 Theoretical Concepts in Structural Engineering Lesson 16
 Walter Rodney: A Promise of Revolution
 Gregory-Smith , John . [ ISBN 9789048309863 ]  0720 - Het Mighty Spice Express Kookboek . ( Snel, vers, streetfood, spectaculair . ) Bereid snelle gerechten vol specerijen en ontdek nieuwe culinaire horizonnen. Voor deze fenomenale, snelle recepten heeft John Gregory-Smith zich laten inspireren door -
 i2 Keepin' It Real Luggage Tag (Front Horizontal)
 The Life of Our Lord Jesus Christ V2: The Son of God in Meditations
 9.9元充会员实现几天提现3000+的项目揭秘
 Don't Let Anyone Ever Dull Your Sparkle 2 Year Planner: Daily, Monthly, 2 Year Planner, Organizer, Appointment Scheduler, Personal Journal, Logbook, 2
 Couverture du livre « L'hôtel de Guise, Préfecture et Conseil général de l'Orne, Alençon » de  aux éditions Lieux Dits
====
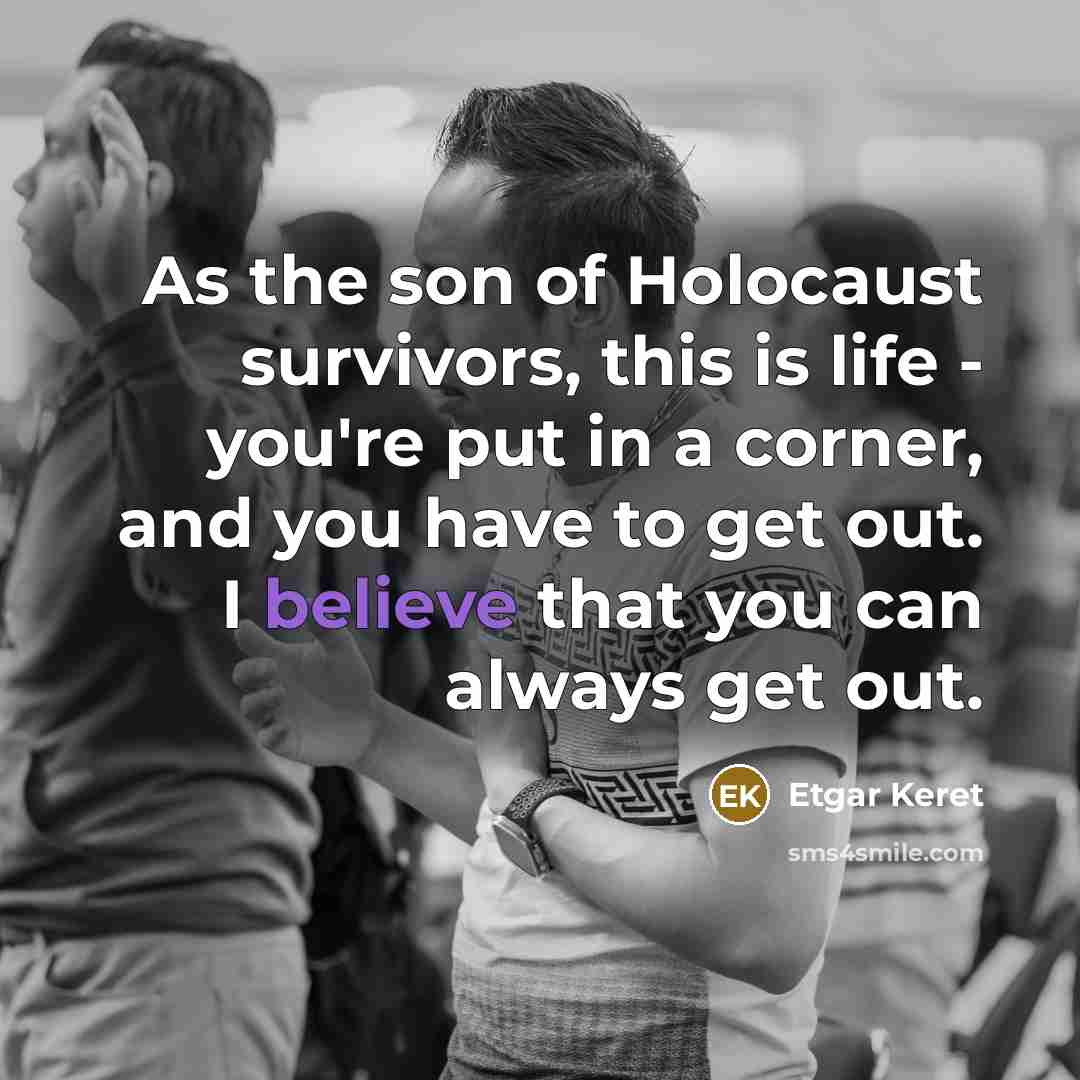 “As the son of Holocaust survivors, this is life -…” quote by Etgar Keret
====
_TO DO_
Among the entries above, locate the lines containing "Theoretical Concepts in" and "Walter Rodney: A Promise of Revolution", and transcribe exactly those two lines and all lines between.

_RESULT OF THE TASK_
 Theoretical Concepts in Structural Engineering Lesson 16
 Walter Rodney: A Promise of Revolution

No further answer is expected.